Che la propaganda di queste ore possa prendere la mano lo dimostra il caso Salvini-Tunisia. Precipitatosi a Pozzallo appena tolta la giacca del giuramento, Salvini non ha esitato ad annunciare che per gli immigrati «la pacchia è finita». Poi, e soprattutto, se l’è presa con la Tunisia per dire che, non essendo quello un Paese in guerra, non può mandarci indiscriminatamente i suoi fuggitivi «tra i quali anche i galeotti». Il governo di Tunisi, di cui siamo partner da tempi immemorabili, se l’è presa non poco, ha convocato il nostro ambasciatore e ha espresso stupore. Insomma, un incidente diplomatico che si poteva facilmente evitare. Ma Salvini è fatto così e dovrà impegnarsi per entrare nel ruolo del ministro dell’Interno, forse l’incarico più delicato, difficile, controverso di ogni governo. «Non potrai fare proclami ogni giorno» gli ricorda Roberto Maroni che entrò al Viminale nella fase ruggente della Lega bossiana e ne uscì tra molti complimenti per lo standing dimostrato.

Altra polemica, quella sulla flat tax. Uno degli economisti leader della nuova maggioranza, il leghista Alberto Bagnai (molto più anti-euro di Paolo Savona, per intenderci), candidato ad essere sottosegretario a via XX Settembre accanto al ministro tecnico Giovanni Tria, ha confessato che la flat tax si applicherà nel 2019 alle imprese e solo nel 2020 alle famiglie. Insomma l’annuncio di un rinvio che ha fatto partire l’attacco del Pd e di Forza Italia alla velocità di un siluro. I democratici hanno ricordato al professore che la flat tax sulle imprese non c’è alcun bisogno di introdurla perché è già vigente da tempo ed è stata introdotta dal governo Renzi; mentre Gasparri e Brunetta non hanno lesinato il sarcasmo nel sottolineare che la prima promessa della campagna elettorale è stata archiviata prima ancora che il governo riceva la fiducia del Parlamento.

In tutto ciò c’è poco da meravigliarsi.
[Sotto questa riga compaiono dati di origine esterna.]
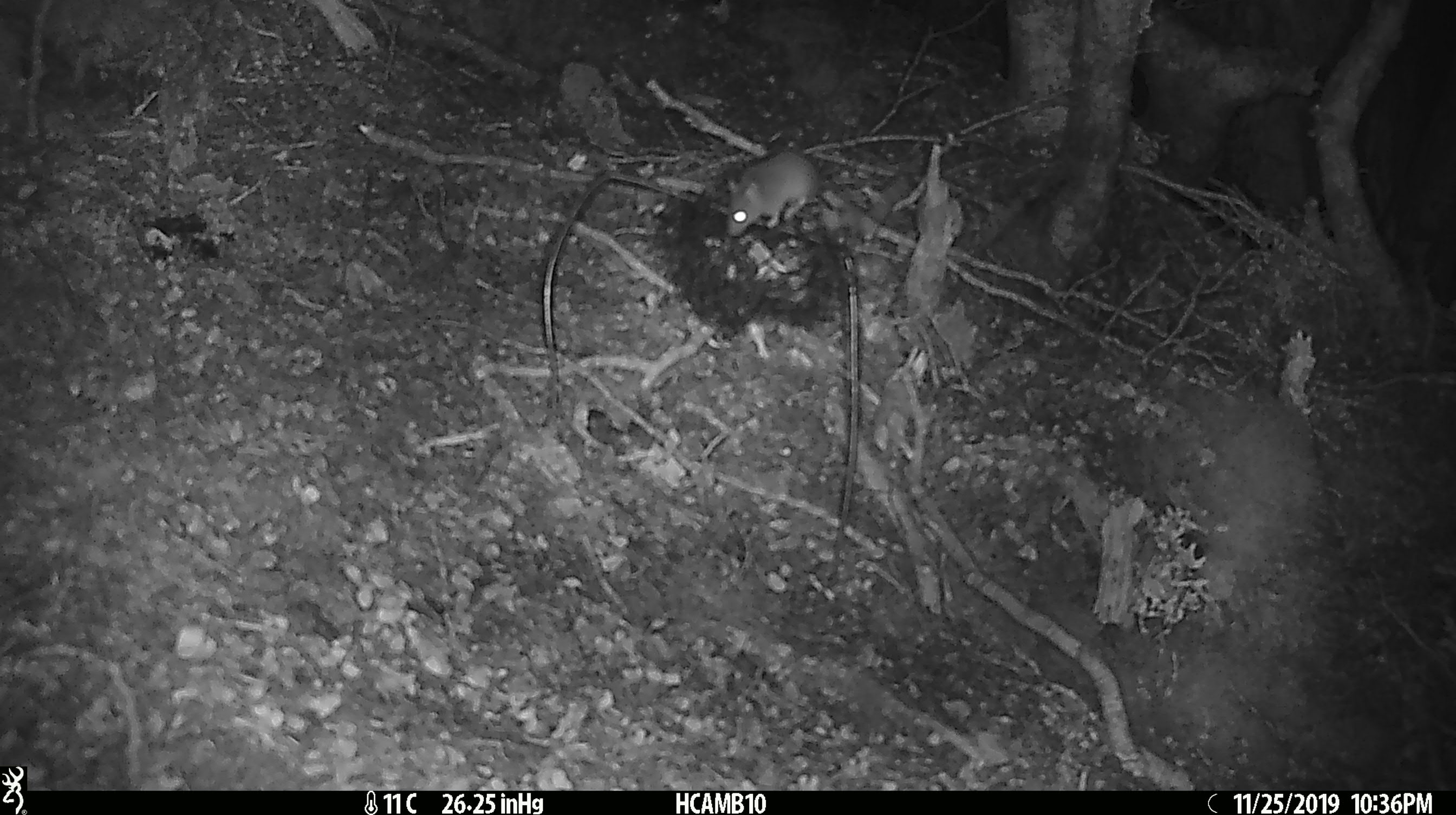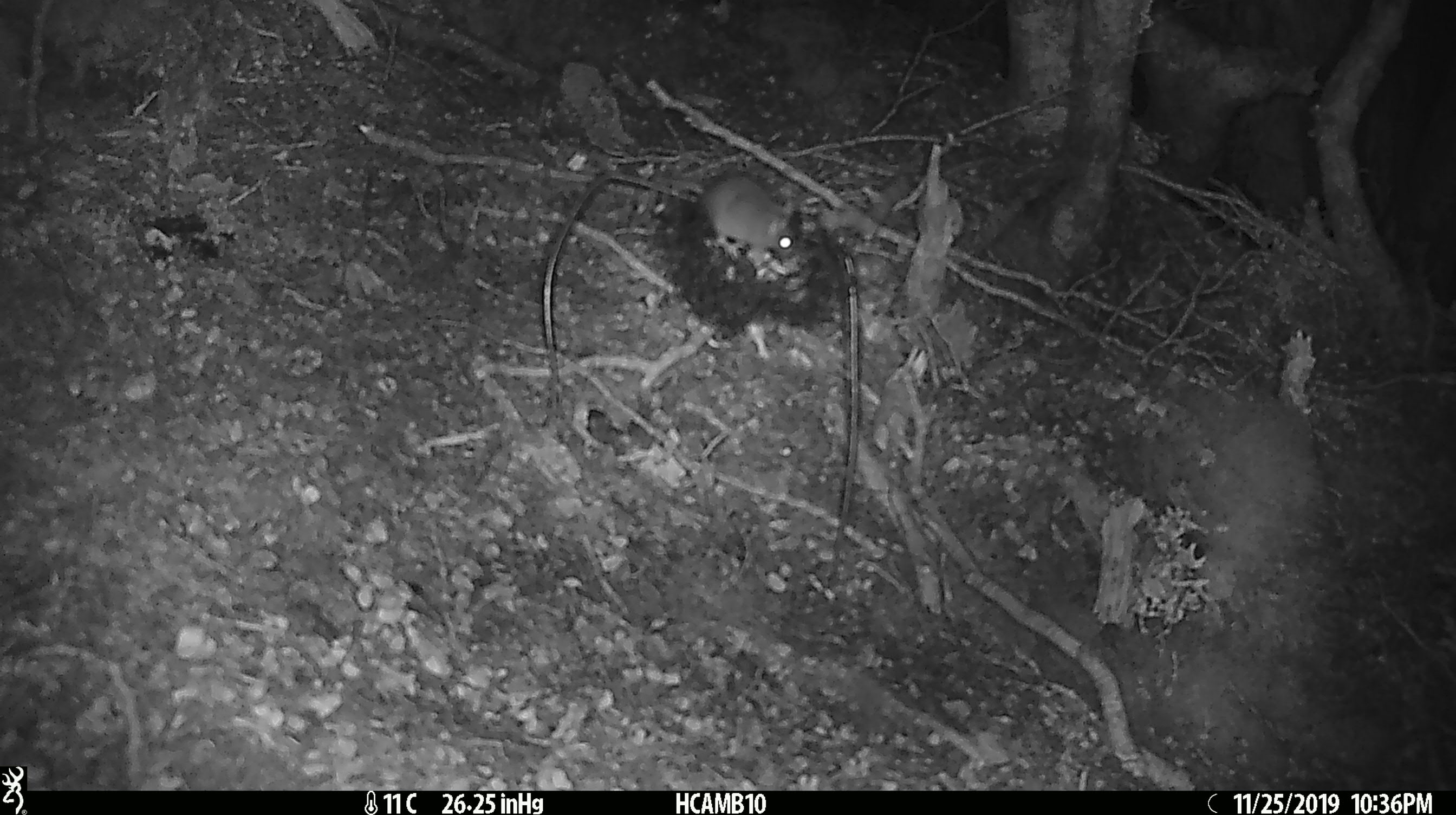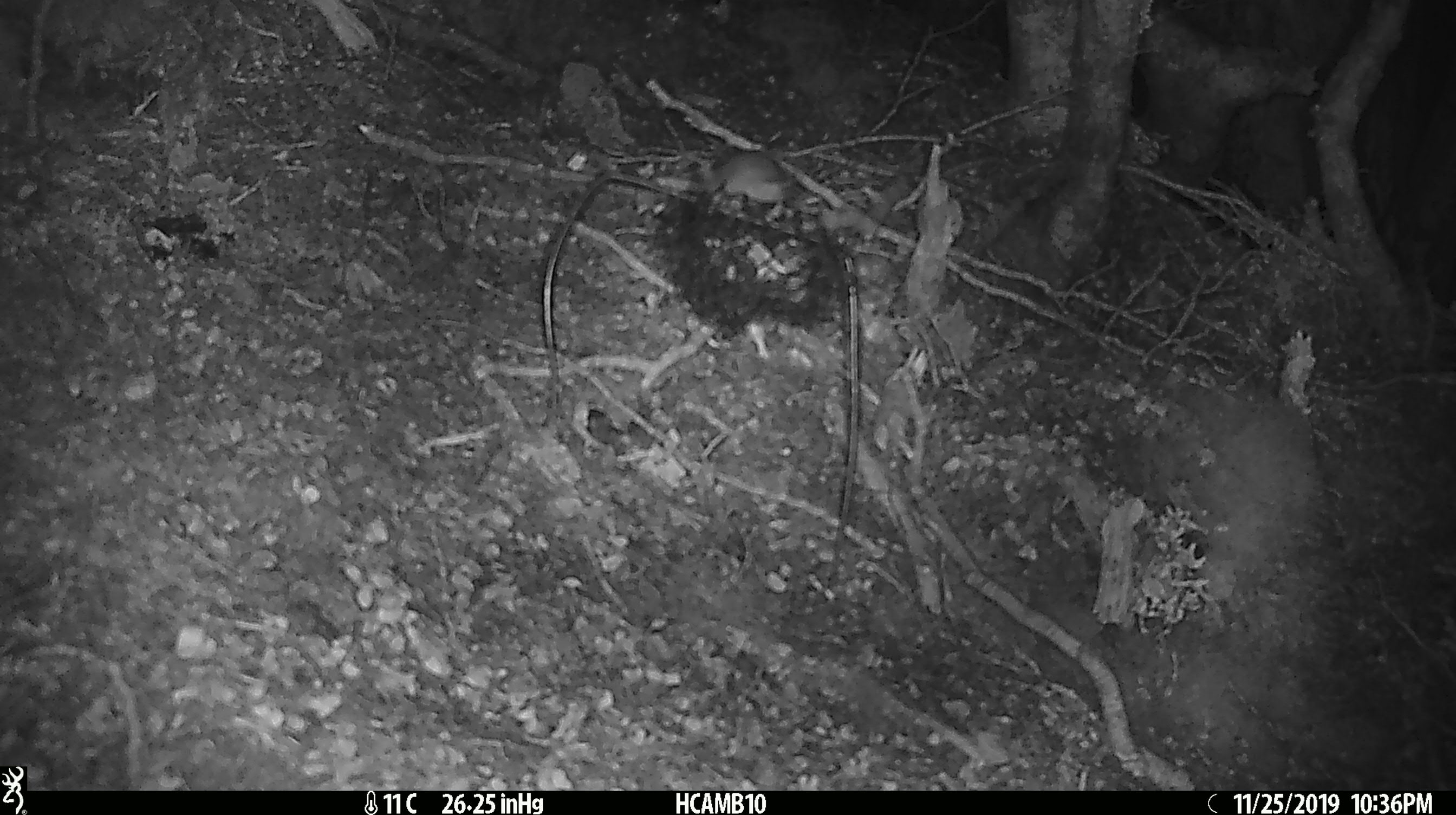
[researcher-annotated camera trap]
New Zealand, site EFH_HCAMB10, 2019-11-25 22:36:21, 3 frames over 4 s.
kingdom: Animalia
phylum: Chordata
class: Mammalia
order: Rodentia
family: Muridae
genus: Mus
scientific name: Mus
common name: mouse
Mouse (Mus).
Un po’ il clima elettorale, dicevamo, un po’ l’inesperienza, un po’ la voglia straripante di sottolineare il traguardo raggiunto, condizionano questo avvio della legislatura, perdipiù dopo tre mesi di trattative estenuanti. Il governo lo si dovrà giudicare più in là, quando le parole necessariamente dovranno cedere il passo ai fatti. E ai compromessi. Tanto per dire: come si accorderanno leghisti e grillini sull’Ilva visto che i primi la vogliono mantenere attiva e i secondi la vogliono chiudere? E sulle grandi opere, come si farà? E da dove verranno presi i miliardi per sterilizzare l’aumento dell’Iva? Bisognerà subito attivare la camera di «conciliazione» tra i due partiti per trovare delle mediazioni. Senza dimenticare che al Quirinale c’è un signore che, come non si è fatto imporre il nome di Paolo Savona all’Economia (beccandosi persino la minaccia di impeachment) allo stesso modo non firmerà, come prescrive la Costituzione, disegni di legge privi di copertura finanziaria.